The day of the fete duly arrived. I went with a pocketful of cotton and three pennies. The Parson had told me that I was sticking up from 3pm onwards. I had a good relationship with the Parson as I used to get him quite a few duck eggs. He was quite partial to a duck egg. I went round the fete with Teddy and spent my three pennies on the coconut shy, the tombola, throwing the cricket ball but kept well away from the bowling of the pig. Three pm duly came, all the dads now were coming in to try their hand at bowling for the pig, also the mums and the big brothers. The weaner was in a little wooden crate, all strawed down, looking quite adorable. It was now ten to five and only ten minutes of the fete remained and the highest score achieved so far with three balls was 24. For those of you who have never bowled for a pig, there are nine wooden skittles and three wooden balls. People had now had their goes and had resigned themselves that 24 was going to win it. I got the cotton from my trouser pocket, it was a thick heavy duty wool sack type cotton, used normally for darning up the wool sacks. Teddy started to come down towards the bowling alley. People’s eyes had turned from the skittle alley to the pig roast. I stuck the nine skittles up and put the cotton on the first skittle and looped it around the others so that the nine skittles stood in the loop of the cotton.
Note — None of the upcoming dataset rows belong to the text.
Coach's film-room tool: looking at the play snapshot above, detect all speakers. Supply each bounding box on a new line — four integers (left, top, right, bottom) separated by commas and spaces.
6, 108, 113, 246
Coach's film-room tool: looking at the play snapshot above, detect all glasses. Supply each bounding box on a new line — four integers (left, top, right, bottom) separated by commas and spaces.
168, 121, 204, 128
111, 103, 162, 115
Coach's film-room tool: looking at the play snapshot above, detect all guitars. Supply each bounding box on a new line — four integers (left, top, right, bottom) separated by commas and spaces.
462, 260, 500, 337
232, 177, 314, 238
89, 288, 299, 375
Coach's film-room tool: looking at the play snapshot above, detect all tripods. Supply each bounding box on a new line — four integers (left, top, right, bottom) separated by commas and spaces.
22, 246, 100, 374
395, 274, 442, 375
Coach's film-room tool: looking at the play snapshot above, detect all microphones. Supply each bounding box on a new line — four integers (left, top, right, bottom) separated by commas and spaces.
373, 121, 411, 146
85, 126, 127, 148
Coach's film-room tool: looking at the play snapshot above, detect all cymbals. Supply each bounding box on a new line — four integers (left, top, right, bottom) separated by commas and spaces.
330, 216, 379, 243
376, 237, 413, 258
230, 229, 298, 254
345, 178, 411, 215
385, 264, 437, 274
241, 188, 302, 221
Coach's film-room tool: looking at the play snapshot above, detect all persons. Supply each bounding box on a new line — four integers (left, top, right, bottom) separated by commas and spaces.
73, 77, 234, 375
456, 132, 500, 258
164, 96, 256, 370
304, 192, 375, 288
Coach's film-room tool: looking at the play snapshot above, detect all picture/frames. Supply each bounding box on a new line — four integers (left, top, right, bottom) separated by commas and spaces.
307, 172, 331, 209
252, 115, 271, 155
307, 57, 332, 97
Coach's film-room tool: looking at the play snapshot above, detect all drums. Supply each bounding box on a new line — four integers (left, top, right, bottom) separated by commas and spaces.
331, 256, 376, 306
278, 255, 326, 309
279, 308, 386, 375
I drew the cotton back over the straw bales which act as stoppers for the bowling balls and knelt behind them with cotton tightly held. “One more person coming to try their luck vicar,” I shouted, for he was scoring. The vicar looked at Teddy and gave him that no sort of hope type of look.
“Alright, alright,” he replied. Teddy rolled down his first ball. As the ball approached the skittles it caught the outside one and I pulled the cotton. “Nine skittles vicar,” I shouted as I jumped up and started to put the skittles back into place. The vicar nodded munching through his pork sandwich from twenty yards away. His attention had been caught by Mrs Robinson, who seemed to be giving him a type of Spanish inquisition. They were embroiled. “Keep talking to him Mrs Robinson,” I was thinking to myself and I know Teddy was thinking the same. Teddy stood there holding his second ball ready. “Hurry up,” he shouted.”
“Shush”, I thought to myself. That wasn’t part of the plan. Teddy sent down his second ball, this ball was missing the skittles completely, as the ball rolled missing the skittles, I pulled at the cotton again, all nine skittles went down. “Another nine vicar,”
“Heavens above, what has your mother been feeding you, raw steaks Teddy?” The vicar then started to shout, “We have a budding bowler over here.” I stuck the skittles up for the third time as quickly as I could, I threw the cotton around them. The vicar and a few of the dads were approaching the alley. “Now, Teddy now.” I thought. Teddy put his head down and heaved the ball down the alley. For the first half length it was resembling Barnes Wallace’s bouncing bomb, it hit the middle skittle and I pulled the cotton, but I honestly think to this day, and so does Teddy that his last ball would have hit them all down without my intervention. Teddy’s dad came over and hoisted him into the air. The vicar had thought he had witnessed a miracle and I made my way over to the crate where the weaner piglet was up on all fours, basking in the excitement.
Teddy visited the pig on a very regular basis and so did all the other village kids. The pig became quite notorious, even kids from neighbouring villages would come to feed and play with him. And although Teddy and myself had won the pig by foul means, we never felt the slightest bit of guilt, our conscience was clear as there wasn’t a pig in England that could have been more happy and content.
The most honourable, honest and hardworking, the land misses such an awe inspiring guardian.